De ki: \"Siz Allah'a dininizi mi öğreteceksiniz? Oysa Allah, göklerde ve yerde olanları bilir. Allah, herşeyi bilendir.\"
ḳul etü`allimûne-llâhe bidîniküm vellâhü ya`lemü mâ fi-ssemâvâti vemâ fi-l'arḍ. vellâhü bikülli şey'in `alîm.
De ki: \"Dininizi Allah'a mı öğretiyorsunuz? Oysa Allah göklerde olanları da yerde olanları da bilir, Allah her şeyi bilendir.\"
De ki: Siz dininizi Allah'a mı öğretiyorsunuz? Oysa Allah göklerde olanları da bilir, yerde olanları da. Allah her şeyi hakkıyla bilendir.
De ki, \"ALLAH'a dininizi mi öğretiyorsunuz? ALLAH göklerde ve yerde olanı bilir. ALLAH her şeyi bilendir.\"
De ki: Siz dininizi Allah'a mı öğretiyorsunuz? Oysa Allah göklerde olanları da bilir, yerde olanları da. Allah herşeyi hakkıyla bilendir.
De ki: \"Siz Allah'a dininizi mi öğretiyorsunuz? Oysaki Allah, gökte ne var, yerde ne var hepsini bilir. Allah her şeyi çok iyi bilmektedir.\"
De ki: “Dindarlık derecenizi siz mi Allah'a bildireceksiniz? (Allah sanki bunu bilmiyor da sizin iddianıza mı bakacak?) Halbuki Allah bunu bildiği gibi, göklerde ve yerde ne varsa bilir. Evet, Allah her şeyi hakkıyla bilir.”
De ki: \"Siz mi Allah'a din(darlığ)ınızı öğreteceksiniz? Allah, göklerde ve yerde olanları bilir. Allah, her şeyi bilendir.\"
يَمُنُّونَ عَلَيْكَ أَنْ أَسْلَمُوا۟ ۖ قُل لَّا تَمُنُّوا۟ عَلَىَّ إِسْلَٰمَكُم ۖ بَلِ ٱللَّهُ يَمُنُّ عَلَيْكُمْ أَنْ هَدَىٰكُمْ لِلْإِيمَٰنِ إِن كُنتُمْ صَٰدِقِينَ ﴿١٧﴾
Müslüman olduk diye seni minnet altında mı bırakırlar?
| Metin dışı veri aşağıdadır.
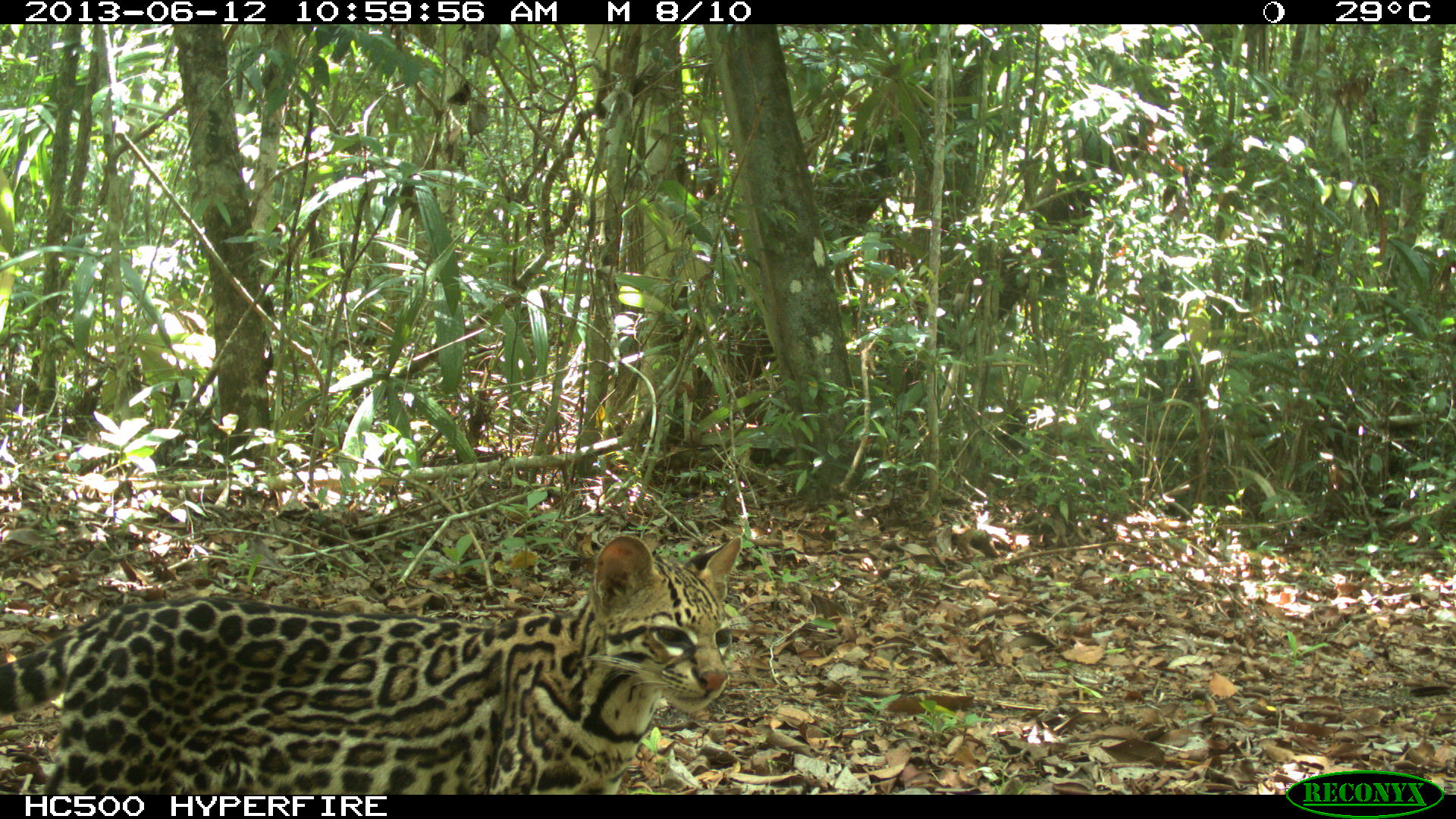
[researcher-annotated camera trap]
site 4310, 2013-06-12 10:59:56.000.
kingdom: Animalia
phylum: Chordata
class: Mammalia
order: Carnivora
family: Felidae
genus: Leopardus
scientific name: Leopardus pardalis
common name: ocelot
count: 1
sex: female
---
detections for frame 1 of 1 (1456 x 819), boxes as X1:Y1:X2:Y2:
leopardus pardalis: 0:527:744:793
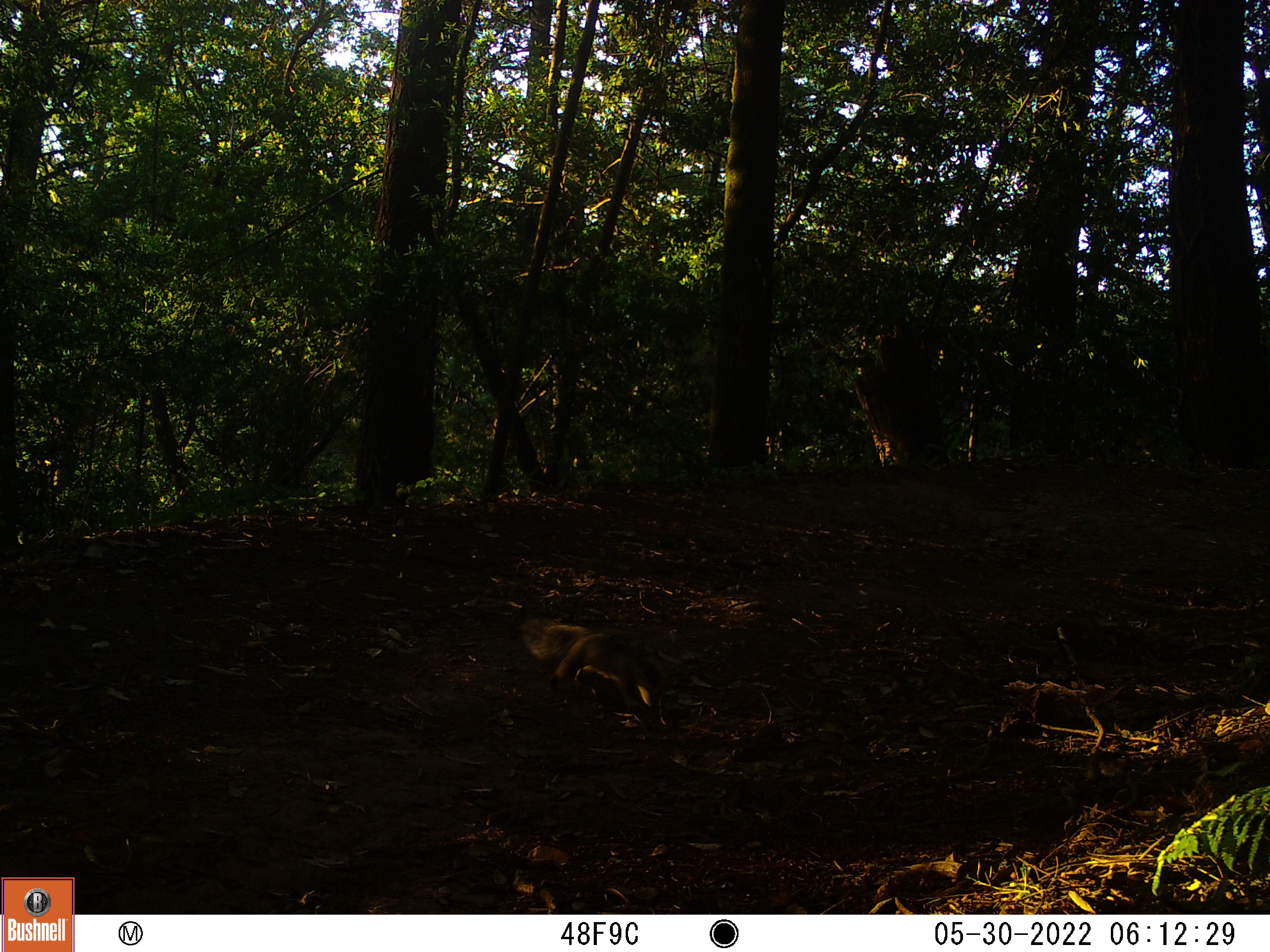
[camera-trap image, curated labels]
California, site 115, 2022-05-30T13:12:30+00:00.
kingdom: Animalia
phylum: Chordata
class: Mammalia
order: Rodentia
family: Sciuridae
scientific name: Sciuridae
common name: squirrel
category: unknown squirrel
Unknown squirrel (squirrel) (Sciuridae).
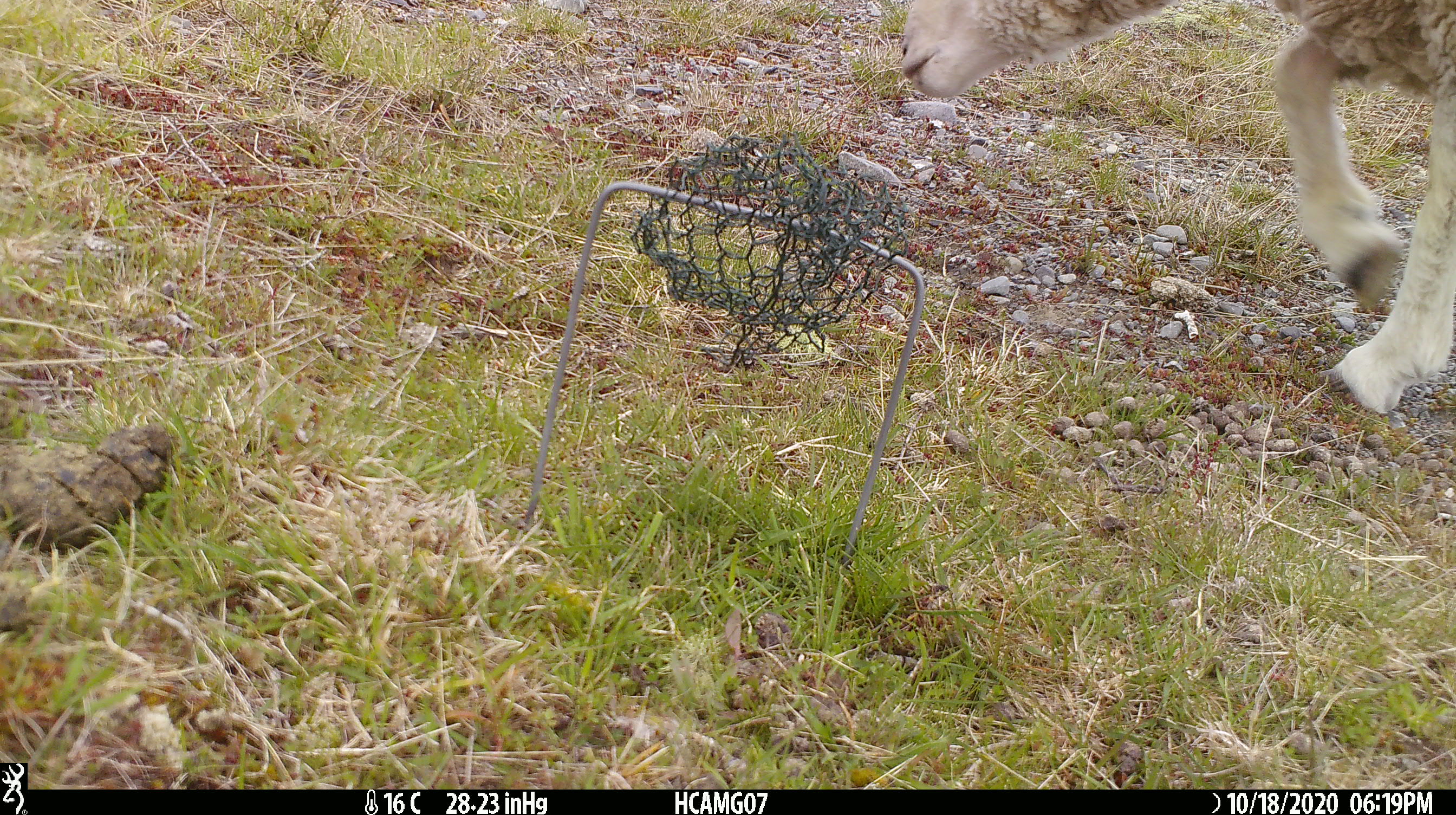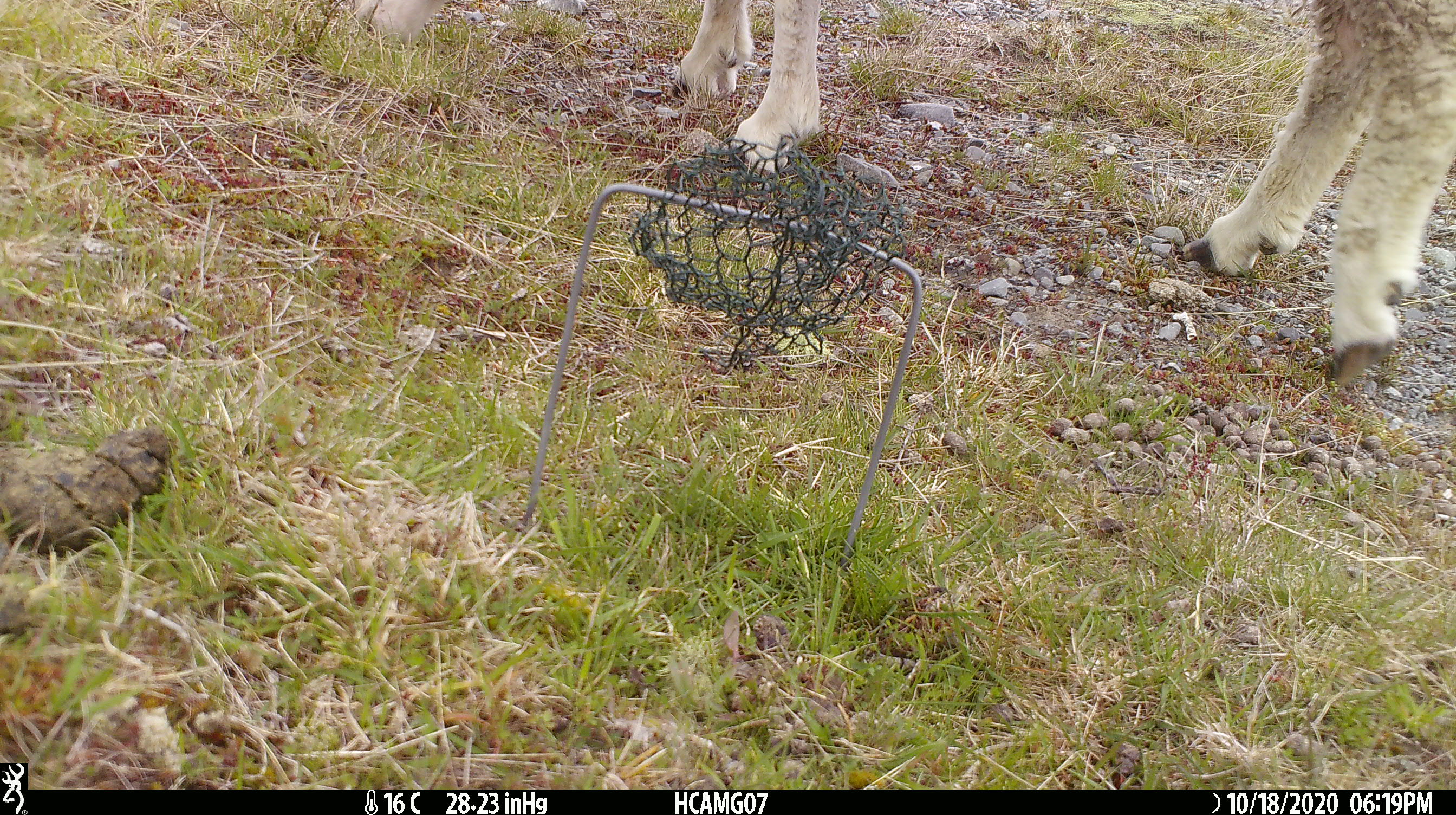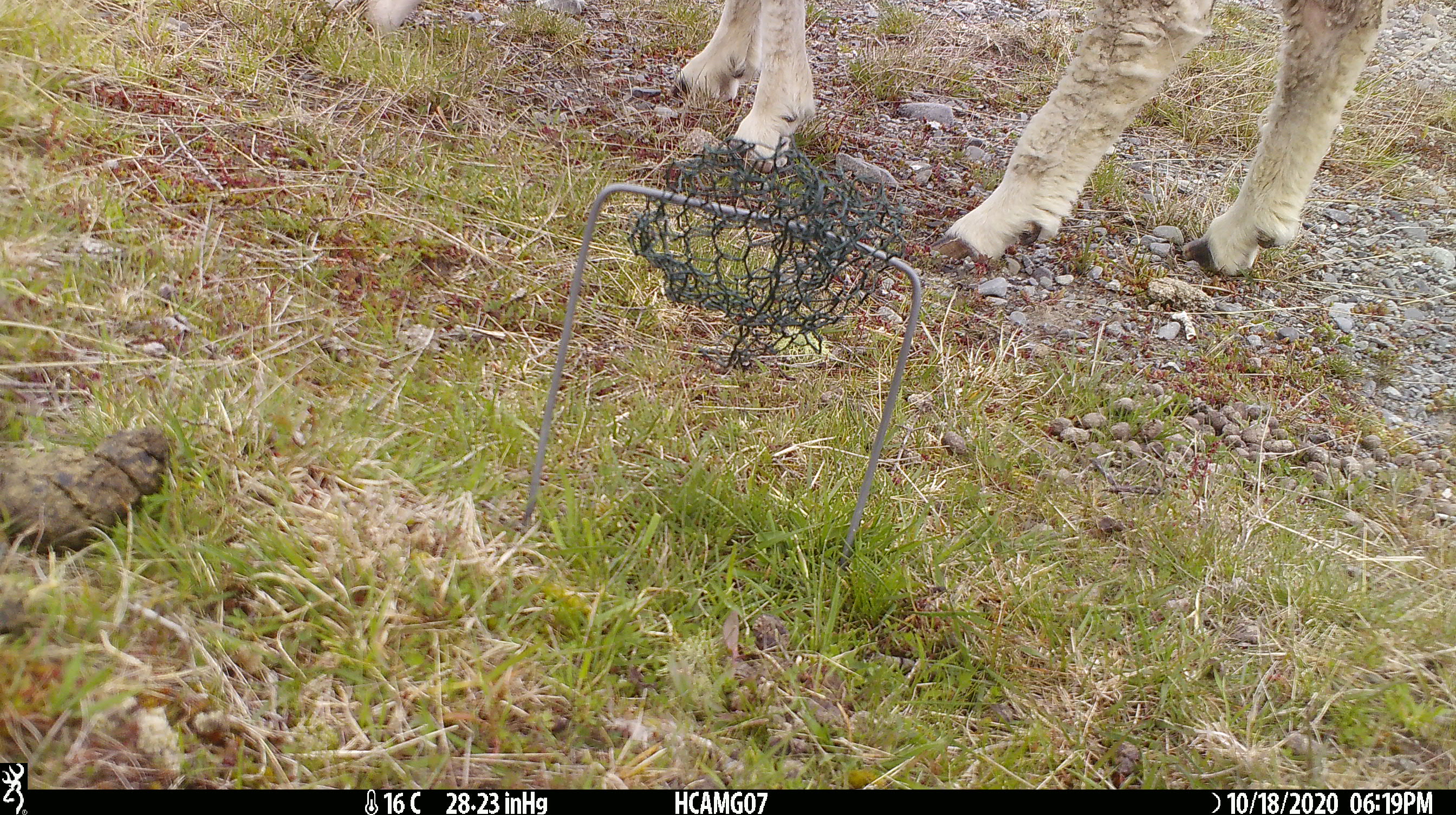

De ki: Müslümanlığınızdan dolayı beni minnet altında bırakmaya kalkışmayın, hayır, Allah'a karşı siz minnet altındasınız, sizi doğru yola sevkedip imanda başarı verdiğinden, eğer doğru söylüyorsanız.
Müslüman oldular diye sana minnet etmektedirler. De ki: \"Müslümanlığınızı bana karşı minnet (konusu) etmeyin. Tam tersine, sizi imana yönelttiği için Allah size minnet etmektedir. Eğer doğru sözlüler iseniz (bunu böyle kabullenmeniz gerekir.)\"
yemünnûne `aleyke en eslemû. ḳul lâ temünnû `aleyye islâmeküm. beli-llâhü yemünnü `aleyküm en hedâküm lil'îmâni in küntüm ṣâdiḳîn.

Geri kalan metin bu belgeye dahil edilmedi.